▶ _WRITTEN INSTRUCTION_
Please read the passage on Kubernetes below and name the two entities it lists for storage.

▶ _PROVIDED PASSAGE_
Another thing that taxes an IT team is the variability they have in their infrastructure. There are different server and storage platforms and an arguably even more varied set of networking solutions. Increasingly, enterprises are going hybrid, leveraging a combination of on premise and public cloud infrastructures. This means that not only must IT teams become experts in the management interfaces for many different clouds, the scripts they are writing to automate the myriad of different tasks must be written and maintained for each different infrastructure.
Kubernetes addresses this by providing abstractions over the top of the varied infrastructure assets, allowing Kubernetes consumers to leverage that infrastructure through common entities such as workloads (pods and replica sets), networks and network policies (NetworkPolicy) and storage (Storage Classes, Persistent Volume Claims). Kubernetes is designed to adapt to the infrastructure.

▶ _PROVIDED DATA_
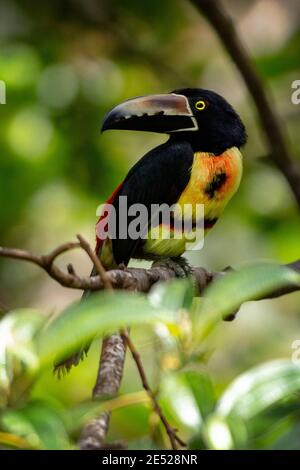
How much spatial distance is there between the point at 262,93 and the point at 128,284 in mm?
1313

▶ _CORRECT OUTPUT_
Storage Classes and Persistent Volume Claims.